Technological advancements, such as the automobile and movie theaters, brought young couples out of their parents’ homes and constant supervision, giving them more freedom and opportunity for sexy time. Never has seeing a woman’s elbows and ankles been so readily available.

With the loosening sexual morals and the advancement of feminism and birth control that accompanied the sexual revolution in the 1960s, sex became unhinged from nuptials and non-marital sex became more socially accepted.

Fast-paced modern society, combined with mobile technology and social media, has bourgeoned hookup culture and courtship has evolved from developing instant intimacy to an endless barrage of dick pics, creepy pickup lines and mind games.

However, this isn’t all bad, as the hookup culture has marked the beginning of a demise of outdated, religious, misogynistic sexual double standards, as women are more free to explore their sexuality with less judgment from sexually frustrated moral purists and creepy old priests who choose to share the love of Jesus with their subservient alter boys.

But is our collective Attention Deficit Disorder turning into Affection Deficit Disorder?

In her landmark book, The End of Sex; How Hookup Culture is Leaving a Generation Unhappy, Sexually Unfulfilled, and Confused About Intimacy, Donna Freitas, a religion professor at Boston University, argues this phenomena sacrifices long-term emotional development for short-term sexual pleasure.

She surveyed and extensively interviewed over 2,500 college students at religious, secular public and secular private schools.

.....

YOUR TASK: According to the passage on hookup culture, at what kinds of schools did Donna Freitas survey students? List them. The records that come next are separate material and have no connection to the passage on hookup culture.

EXCERPTED DATA:
.....

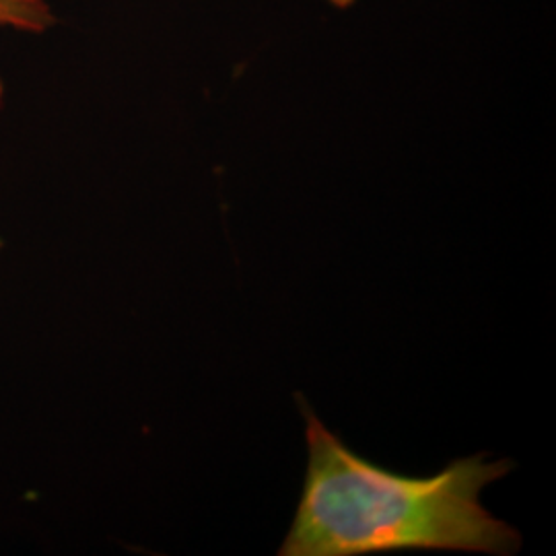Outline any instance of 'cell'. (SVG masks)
Masks as SVG:
<instances>
[{"label":"cell","mask_w":556,"mask_h":556,"mask_svg":"<svg viewBox=\"0 0 556 556\" xmlns=\"http://www.w3.org/2000/svg\"><path fill=\"white\" fill-rule=\"evenodd\" d=\"M52 23V9L43 0H0V27L41 34Z\"/></svg>","instance_id":"obj_2"},{"label":"cell","mask_w":556,"mask_h":556,"mask_svg":"<svg viewBox=\"0 0 556 556\" xmlns=\"http://www.w3.org/2000/svg\"><path fill=\"white\" fill-rule=\"evenodd\" d=\"M0 248H2V241H0Z\"/></svg>","instance_id":"obj_3"},{"label":"cell","mask_w":556,"mask_h":556,"mask_svg":"<svg viewBox=\"0 0 556 556\" xmlns=\"http://www.w3.org/2000/svg\"><path fill=\"white\" fill-rule=\"evenodd\" d=\"M307 472L280 556H371L408 551L516 555L521 534L482 505L511 459L457 457L433 477H406L355 454L307 400Z\"/></svg>","instance_id":"obj_1"}]
</instances>
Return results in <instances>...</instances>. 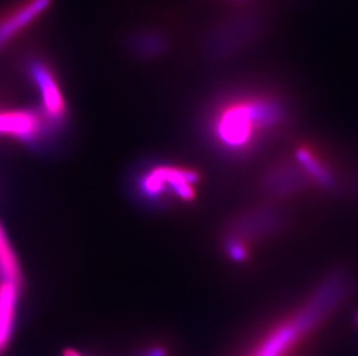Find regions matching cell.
Returning a JSON list of instances; mask_svg holds the SVG:
<instances>
[{
  "mask_svg": "<svg viewBox=\"0 0 358 356\" xmlns=\"http://www.w3.org/2000/svg\"><path fill=\"white\" fill-rule=\"evenodd\" d=\"M287 121V109L274 95L232 91L218 98L206 114V135L223 154L234 158L257 151Z\"/></svg>",
  "mask_w": 358,
  "mask_h": 356,
  "instance_id": "cell-1",
  "label": "cell"
},
{
  "mask_svg": "<svg viewBox=\"0 0 358 356\" xmlns=\"http://www.w3.org/2000/svg\"><path fill=\"white\" fill-rule=\"evenodd\" d=\"M349 289V276L343 272L333 273L303 306L278 322L245 356H296L321 322L341 304Z\"/></svg>",
  "mask_w": 358,
  "mask_h": 356,
  "instance_id": "cell-2",
  "label": "cell"
},
{
  "mask_svg": "<svg viewBox=\"0 0 358 356\" xmlns=\"http://www.w3.org/2000/svg\"><path fill=\"white\" fill-rule=\"evenodd\" d=\"M199 175L193 169L158 165L139 179V192L151 202H188L196 195Z\"/></svg>",
  "mask_w": 358,
  "mask_h": 356,
  "instance_id": "cell-3",
  "label": "cell"
},
{
  "mask_svg": "<svg viewBox=\"0 0 358 356\" xmlns=\"http://www.w3.org/2000/svg\"><path fill=\"white\" fill-rule=\"evenodd\" d=\"M283 215L273 209H257L239 215L227 229L224 248L231 259L243 262L250 246L275 234L283 225Z\"/></svg>",
  "mask_w": 358,
  "mask_h": 356,
  "instance_id": "cell-4",
  "label": "cell"
},
{
  "mask_svg": "<svg viewBox=\"0 0 358 356\" xmlns=\"http://www.w3.org/2000/svg\"><path fill=\"white\" fill-rule=\"evenodd\" d=\"M308 183L310 181L304 170L294 158L276 162L268 169L264 177V190L274 197L294 195Z\"/></svg>",
  "mask_w": 358,
  "mask_h": 356,
  "instance_id": "cell-5",
  "label": "cell"
},
{
  "mask_svg": "<svg viewBox=\"0 0 358 356\" xmlns=\"http://www.w3.org/2000/svg\"><path fill=\"white\" fill-rule=\"evenodd\" d=\"M294 158L304 170L310 183L326 190H331L336 186L338 178L331 165L318 151L308 146H301L296 149Z\"/></svg>",
  "mask_w": 358,
  "mask_h": 356,
  "instance_id": "cell-6",
  "label": "cell"
},
{
  "mask_svg": "<svg viewBox=\"0 0 358 356\" xmlns=\"http://www.w3.org/2000/svg\"><path fill=\"white\" fill-rule=\"evenodd\" d=\"M49 0H31L27 5L19 7L0 19V45L6 43L7 40L17 34V31L27 26L44 7Z\"/></svg>",
  "mask_w": 358,
  "mask_h": 356,
  "instance_id": "cell-7",
  "label": "cell"
}]
</instances>
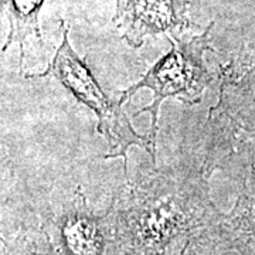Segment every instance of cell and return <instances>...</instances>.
<instances>
[{"label": "cell", "instance_id": "obj_3", "mask_svg": "<svg viewBox=\"0 0 255 255\" xmlns=\"http://www.w3.org/2000/svg\"><path fill=\"white\" fill-rule=\"evenodd\" d=\"M190 0H117L114 21L121 37L130 47H140L147 36L170 33L187 27Z\"/></svg>", "mask_w": 255, "mask_h": 255}, {"label": "cell", "instance_id": "obj_1", "mask_svg": "<svg viewBox=\"0 0 255 255\" xmlns=\"http://www.w3.org/2000/svg\"><path fill=\"white\" fill-rule=\"evenodd\" d=\"M60 26L63 40L58 50L55 51L53 61L44 73L27 75V78H43L51 75L61 82L81 104L94 111L98 117V132L107 137L110 146L107 157H124L127 167L128 149L132 145H137L149 152L155 166L156 150L152 147L150 139L137 135L122 110L121 101L110 100V97L102 91L87 64L70 46L68 30L63 20Z\"/></svg>", "mask_w": 255, "mask_h": 255}, {"label": "cell", "instance_id": "obj_5", "mask_svg": "<svg viewBox=\"0 0 255 255\" xmlns=\"http://www.w3.org/2000/svg\"><path fill=\"white\" fill-rule=\"evenodd\" d=\"M46 0H6L4 9L9 20V36L1 48L3 53L9 50L10 46L18 44L20 47V70L24 67L26 57V43L30 38H36L43 44L41 28L38 14Z\"/></svg>", "mask_w": 255, "mask_h": 255}, {"label": "cell", "instance_id": "obj_6", "mask_svg": "<svg viewBox=\"0 0 255 255\" xmlns=\"http://www.w3.org/2000/svg\"><path fill=\"white\" fill-rule=\"evenodd\" d=\"M3 255H61L44 231H30L16 238Z\"/></svg>", "mask_w": 255, "mask_h": 255}, {"label": "cell", "instance_id": "obj_4", "mask_svg": "<svg viewBox=\"0 0 255 255\" xmlns=\"http://www.w3.org/2000/svg\"><path fill=\"white\" fill-rule=\"evenodd\" d=\"M54 236L61 255H107L110 217L91 211L80 194L55 220Z\"/></svg>", "mask_w": 255, "mask_h": 255}, {"label": "cell", "instance_id": "obj_2", "mask_svg": "<svg viewBox=\"0 0 255 255\" xmlns=\"http://www.w3.org/2000/svg\"><path fill=\"white\" fill-rule=\"evenodd\" d=\"M213 26L214 23H210L203 34L191 38L170 37L172 50L162 57L140 81L122 91L119 98L121 104L127 102L135 92L142 88H149L153 92L152 104L142 108L140 112L143 111L152 114V125L147 137L150 139L152 147L155 150L162 102L166 98H177L189 105L200 102L203 91L210 80L209 71L203 61V54L211 48L210 33Z\"/></svg>", "mask_w": 255, "mask_h": 255}]
</instances>
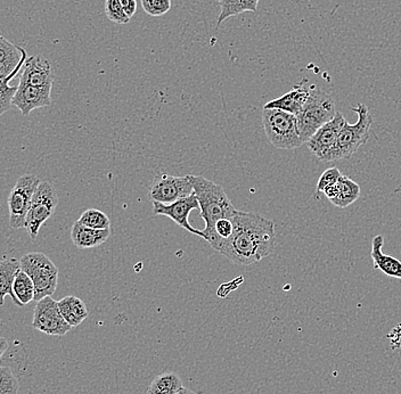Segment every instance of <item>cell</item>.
I'll return each mask as SVG.
<instances>
[{
	"instance_id": "cell-1",
	"label": "cell",
	"mask_w": 401,
	"mask_h": 394,
	"mask_svg": "<svg viewBox=\"0 0 401 394\" xmlns=\"http://www.w3.org/2000/svg\"><path fill=\"white\" fill-rule=\"evenodd\" d=\"M234 226L228 239L219 242L213 250L236 265H250L261 261L275 249V223L257 213L236 210L230 217Z\"/></svg>"
},
{
	"instance_id": "cell-2",
	"label": "cell",
	"mask_w": 401,
	"mask_h": 394,
	"mask_svg": "<svg viewBox=\"0 0 401 394\" xmlns=\"http://www.w3.org/2000/svg\"><path fill=\"white\" fill-rule=\"evenodd\" d=\"M189 178L199 202L201 218L206 222V228L202 230L203 239L208 242L213 236L217 221L220 219L230 218L236 209L221 186L202 176L189 175Z\"/></svg>"
},
{
	"instance_id": "cell-3",
	"label": "cell",
	"mask_w": 401,
	"mask_h": 394,
	"mask_svg": "<svg viewBox=\"0 0 401 394\" xmlns=\"http://www.w3.org/2000/svg\"><path fill=\"white\" fill-rule=\"evenodd\" d=\"M351 111L358 114V121L355 124H349L348 121L345 122L334 145L321 160L322 162H336L341 160L351 159L360 146L365 145L369 140L373 124L369 109L365 104H358V107H352Z\"/></svg>"
},
{
	"instance_id": "cell-4",
	"label": "cell",
	"mask_w": 401,
	"mask_h": 394,
	"mask_svg": "<svg viewBox=\"0 0 401 394\" xmlns=\"http://www.w3.org/2000/svg\"><path fill=\"white\" fill-rule=\"evenodd\" d=\"M336 113L334 100L327 93L316 86H309L308 100L296 116L302 142L307 143L321 127L336 116Z\"/></svg>"
},
{
	"instance_id": "cell-5",
	"label": "cell",
	"mask_w": 401,
	"mask_h": 394,
	"mask_svg": "<svg viewBox=\"0 0 401 394\" xmlns=\"http://www.w3.org/2000/svg\"><path fill=\"white\" fill-rule=\"evenodd\" d=\"M262 126L269 143L279 149H295L303 145L299 133L298 119L282 109H263Z\"/></svg>"
},
{
	"instance_id": "cell-6",
	"label": "cell",
	"mask_w": 401,
	"mask_h": 394,
	"mask_svg": "<svg viewBox=\"0 0 401 394\" xmlns=\"http://www.w3.org/2000/svg\"><path fill=\"white\" fill-rule=\"evenodd\" d=\"M21 269L32 279L34 301H40L55 293L58 284V268L46 254L31 252L20 259Z\"/></svg>"
},
{
	"instance_id": "cell-7",
	"label": "cell",
	"mask_w": 401,
	"mask_h": 394,
	"mask_svg": "<svg viewBox=\"0 0 401 394\" xmlns=\"http://www.w3.org/2000/svg\"><path fill=\"white\" fill-rule=\"evenodd\" d=\"M58 204L56 189L48 182H41L34 193L28 211L25 228L31 241H36L41 226L54 215Z\"/></svg>"
},
{
	"instance_id": "cell-8",
	"label": "cell",
	"mask_w": 401,
	"mask_h": 394,
	"mask_svg": "<svg viewBox=\"0 0 401 394\" xmlns=\"http://www.w3.org/2000/svg\"><path fill=\"white\" fill-rule=\"evenodd\" d=\"M38 177L31 173L21 176L8 196L10 226L13 229L25 228L28 211L30 209L34 193L40 184Z\"/></svg>"
},
{
	"instance_id": "cell-9",
	"label": "cell",
	"mask_w": 401,
	"mask_h": 394,
	"mask_svg": "<svg viewBox=\"0 0 401 394\" xmlns=\"http://www.w3.org/2000/svg\"><path fill=\"white\" fill-rule=\"evenodd\" d=\"M31 326L50 336H64L72 329L61 314L58 303L52 296L36 302Z\"/></svg>"
},
{
	"instance_id": "cell-10",
	"label": "cell",
	"mask_w": 401,
	"mask_h": 394,
	"mask_svg": "<svg viewBox=\"0 0 401 394\" xmlns=\"http://www.w3.org/2000/svg\"><path fill=\"white\" fill-rule=\"evenodd\" d=\"M194 193L189 176L177 177L170 175L158 176L149 188V199L152 202L171 204Z\"/></svg>"
},
{
	"instance_id": "cell-11",
	"label": "cell",
	"mask_w": 401,
	"mask_h": 394,
	"mask_svg": "<svg viewBox=\"0 0 401 394\" xmlns=\"http://www.w3.org/2000/svg\"><path fill=\"white\" fill-rule=\"evenodd\" d=\"M153 212L156 215H166L168 218L171 219L176 222L177 225L185 229L187 232H191L193 235L202 237V230L195 229L191 226L188 221V217L193 210L199 209V202L196 199L195 194L193 193L192 195L186 196L182 199H178L176 202L171 204H163L160 202H152Z\"/></svg>"
},
{
	"instance_id": "cell-12",
	"label": "cell",
	"mask_w": 401,
	"mask_h": 394,
	"mask_svg": "<svg viewBox=\"0 0 401 394\" xmlns=\"http://www.w3.org/2000/svg\"><path fill=\"white\" fill-rule=\"evenodd\" d=\"M52 88L50 87H30L17 85V90L12 100V105L20 109L22 116H27L34 109L50 107Z\"/></svg>"
},
{
	"instance_id": "cell-13",
	"label": "cell",
	"mask_w": 401,
	"mask_h": 394,
	"mask_svg": "<svg viewBox=\"0 0 401 394\" xmlns=\"http://www.w3.org/2000/svg\"><path fill=\"white\" fill-rule=\"evenodd\" d=\"M54 79L55 76L50 61L41 55H36L28 57L25 61L19 85L53 88Z\"/></svg>"
},
{
	"instance_id": "cell-14",
	"label": "cell",
	"mask_w": 401,
	"mask_h": 394,
	"mask_svg": "<svg viewBox=\"0 0 401 394\" xmlns=\"http://www.w3.org/2000/svg\"><path fill=\"white\" fill-rule=\"evenodd\" d=\"M345 122H347V120L345 119V116H342V113H336V116L329 122L321 127L316 131L315 135L305 143L308 146V149H310V152L314 155L317 156L319 161L333 147L335 140L338 138V135L345 126Z\"/></svg>"
},
{
	"instance_id": "cell-15",
	"label": "cell",
	"mask_w": 401,
	"mask_h": 394,
	"mask_svg": "<svg viewBox=\"0 0 401 394\" xmlns=\"http://www.w3.org/2000/svg\"><path fill=\"white\" fill-rule=\"evenodd\" d=\"M27 58V50L0 36V79L20 72Z\"/></svg>"
},
{
	"instance_id": "cell-16",
	"label": "cell",
	"mask_w": 401,
	"mask_h": 394,
	"mask_svg": "<svg viewBox=\"0 0 401 394\" xmlns=\"http://www.w3.org/2000/svg\"><path fill=\"white\" fill-rule=\"evenodd\" d=\"M305 83H307V79L295 85L289 93L284 94L283 96L268 102L263 109H282L284 112L298 116L302 107H305L309 97V87L305 86Z\"/></svg>"
},
{
	"instance_id": "cell-17",
	"label": "cell",
	"mask_w": 401,
	"mask_h": 394,
	"mask_svg": "<svg viewBox=\"0 0 401 394\" xmlns=\"http://www.w3.org/2000/svg\"><path fill=\"white\" fill-rule=\"evenodd\" d=\"M111 235V228L93 229L81 225L79 221L73 223L71 239L78 249H93L107 242Z\"/></svg>"
},
{
	"instance_id": "cell-18",
	"label": "cell",
	"mask_w": 401,
	"mask_h": 394,
	"mask_svg": "<svg viewBox=\"0 0 401 394\" xmlns=\"http://www.w3.org/2000/svg\"><path fill=\"white\" fill-rule=\"evenodd\" d=\"M384 237L376 235L371 239V260L374 267L392 278L401 279V261L391 255L383 253Z\"/></svg>"
},
{
	"instance_id": "cell-19",
	"label": "cell",
	"mask_w": 401,
	"mask_h": 394,
	"mask_svg": "<svg viewBox=\"0 0 401 394\" xmlns=\"http://www.w3.org/2000/svg\"><path fill=\"white\" fill-rule=\"evenodd\" d=\"M20 269V260L17 259L0 260V307H3L5 305V296L10 295L14 303L22 308L13 292L14 279Z\"/></svg>"
},
{
	"instance_id": "cell-20",
	"label": "cell",
	"mask_w": 401,
	"mask_h": 394,
	"mask_svg": "<svg viewBox=\"0 0 401 394\" xmlns=\"http://www.w3.org/2000/svg\"><path fill=\"white\" fill-rule=\"evenodd\" d=\"M57 303H58L61 314L72 328L76 327L81 322H85L88 317V314H89L85 302L81 298L73 296V295L65 296L60 301H57Z\"/></svg>"
},
{
	"instance_id": "cell-21",
	"label": "cell",
	"mask_w": 401,
	"mask_h": 394,
	"mask_svg": "<svg viewBox=\"0 0 401 394\" xmlns=\"http://www.w3.org/2000/svg\"><path fill=\"white\" fill-rule=\"evenodd\" d=\"M338 194L331 202L340 209H345L355 203L360 196V186L350 178L342 175L338 180Z\"/></svg>"
},
{
	"instance_id": "cell-22",
	"label": "cell",
	"mask_w": 401,
	"mask_h": 394,
	"mask_svg": "<svg viewBox=\"0 0 401 394\" xmlns=\"http://www.w3.org/2000/svg\"><path fill=\"white\" fill-rule=\"evenodd\" d=\"M221 12L218 17V25L228 17H236L244 12H257L259 0H219Z\"/></svg>"
},
{
	"instance_id": "cell-23",
	"label": "cell",
	"mask_w": 401,
	"mask_h": 394,
	"mask_svg": "<svg viewBox=\"0 0 401 394\" xmlns=\"http://www.w3.org/2000/svg\"><path fill=\"white\" fill-rule=\"evenodd\" d=\"M182 386V378L176 373H163L153 380L147 394H176Z\"/></svg>"
},
{
	"instance_id": "cell-24",
	"label": "cell",
	"mask_w": 401,
	"mask_h": 394,
	"mask_svg": "<svg viewBox=\"0 0 401 394\" xmlns=\"http://www.w3.org/2000/svg\"><path fill=\"white\" fill-rule=\"evenodd\" d=\"M13 292L17 301L20 302L21 307L34 301V282L22 269L19 270L14 279Z\"/></svg>"
},
{
	"instance_id": "cell-25",
	"label": "cell",
	"mask_w": 401,
	"mask_h": 394,
	"mask_svg": "<svg viewBox=\"0 0 401 394\" xmlns=\"http://www.w3.org/2000/svg\"><path fill=\"white\" fill-rule=\"evenodd\" d=\"M78 221L81 225L93 229L111 228V220L105 213L97 209H88L80 215Z\"/></svg>"
},
{
	"instance_id": "cell-26",
	"label": "cell",
	"mask_w": 401,
	"mask_h": 394,
	"mask_svg": "<svg viewBox=\"0 0 401 394\" xmlns=\"http://www.w3.org/2000/svg\"><path fill=\"white\" fill-rule=\"evenodd\" d=\"M19 72H15L7 79H0V116L12 109V100L17 93V86H10V80H13Z\"/></svg>"
},
{
	"instance_id": "cell-27",
	"label": "cell",
	"mask_w": 401,
	"mask_h": 394,
	"mask_svg": "<svg viewBox=\"0 0 401 394\" xmlns=\"http://www.w3.org/2000/svg\"><path fill=\"white\" fill-rule=\"evenodd\" d=\"M20 384L10 367L0 366V394H19Z\"/></svg>"
},
{
	"instance_id": "cell-28",
	"label": "cell",
	"mask_w": 401,
	"mask_h": 394,
	"mask_svg": "<svg viewBox=\"0 0 401 394\" xmlns=\"http://www.w3.org/2000/svg\"><path fill=\"white\" fill-rule=\"evenodd\" d=\"M105 13L107 19L116 24H127L130 21V17L127 15L123 10L120 0H107L105 1Z\"/></svg>"
},
{
	"instance_id": "cell-29",
	"label": "cell",
	"mask_w": 401,
	"mask_h": 394,
	"mask_svg": "<svg viewBox=\"0 0 401 394\" xmlns=\"http://www.w3.org/2000/svg\"><path fill=\"white\" fill-rule=\"evenodd\" d=\"M142 6L151 17H162L171 10V0H142Z\"/></svg>"
},
{
	"instance_id": "cell-30",
	"label": "cell",
	"mask_w": 401,
	"mask_h": 394,
	"mask_svg": "<svg viewBox=\"0 0 401 394\" xmlns=\"http://www.w3.org/2000/svg\"><path fill=\"white\" fill-rule=\"evenodd\" d=\"M341 176L342 173H340V170L338 168H335V166L326 170L325 173L319 177L318 182H317V186H316V194L324 192L327 187L336 184L338 178Z\"/></svg>"
},
{
	"instance_id": "cell-31",
	"label": "cell",
	"mask_w": 401,
	"mask_h": 394,
	"mask_svg": "<svg viewBox=\"0 0 401 394\" xmlns=\"http://www.w3.org/2000/svg\"><path fill=\"white\" fill-rule=\"evenodd\" d=\"M120 3L122 5L123 10L130 19L136 14L137 0H120Z\"/></svg>"
},
{
	"instance_id": "cell-32",
	"label": "cell",
	"mask_w": 401,
	"mask_h": 394,
	"mask_svg": "<svg viewBox=\"0 0 401 394\" xmlns=\"http://www.w3.org/2000/svg\"><path fill=\"white\" fill-rule=\"evenodd\" d=\"M324 194H325L326 197H327L328 199H329V201H332V199H334L335 197H336V196H338V182H336V184H334V185H332L329 186V187H327V188L325 189V190H324Z\"/></svg>"
},
{
	"instance_id": "cell-33",
	"label": "cell",
	"mask_w": 401,
	"mask_h": 394,
	"mask_svg": "<svg viewBox=\"0 0 401 394\" xmlns=\"http://www.w3.org/2000/svg\"><path fill=\"white\" fill-rule=\"evenodd\" d=\"M8 349V341L6 338L0 336V359L3 358V353Z\"/></svg>"
},
{
	"instance_id": "cell-34",
	"label": "cell",
	"mask_w": 401,
	"mask_h": 394,
	"mask_svg": "<svg viewBox=\"0 0 401 394\" xmlns=\"http://www.w3.org/2000/svg\"><path fill=\"white\" fill-rule=\"evenodd\" d=\"M176 394H197L195 392L192 391V390H189V388H185V386H182L180 388V391L177 392Z\"/></svg>"
}]
</instances>
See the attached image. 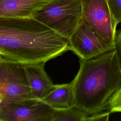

.....

RESPONSE BELOW: Religious schools, secular public schools, and secular private schools.